Show that the following series of function defines a continuous differentiable function function in $\mathbb R$. $$\sum_{n=1}^{\infty}\frac{\sin (nx^2)}{1+n^3}.$$
We have , $|f_n(x)|=\left|\frac{\sin (nx^2)}{1+n^3}\right|\le \frac{1}{1+n^3}\le \frac{1}{n^3}=M_n \text{ (say) }$
As, $\sum M_n$ is convergent so, the given series is uniformly convergent. Also , each $f_n(x)$ is a continuous function in $\mathbb R$. So, the given series converges to a continuous function , say $f(x)$.

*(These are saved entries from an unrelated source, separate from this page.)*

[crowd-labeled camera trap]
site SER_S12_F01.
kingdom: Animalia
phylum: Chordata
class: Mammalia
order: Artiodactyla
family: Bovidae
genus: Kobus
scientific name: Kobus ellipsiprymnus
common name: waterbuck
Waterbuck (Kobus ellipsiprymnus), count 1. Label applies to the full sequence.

But how we can show that $f(x)$ is differentiable function ?
Please help...
Thew derivative of $f_n$ is continuous and is given by $$ f'_n(x)=\frac{2\,n\,x\sin (n\,x^2)}{1+n^3}. $$ If $|x|\le R$, then $$ |f'_n(x)|\le\frac{2\,n\,R}{1+n^3}\le\frac{2\,R}{n^2}. $$ Since $\sum1/n^2<\infty$, The series $\sum f'_n$ is uniformly convergent on $[-R,R]$. This, together with the convergence of $\sum f_n$, proves that $f$ is differentiable and $$ f'(x)=\sum_{n=1}^\infty f'_n(x),\quad x\in\mathbb{R}. $$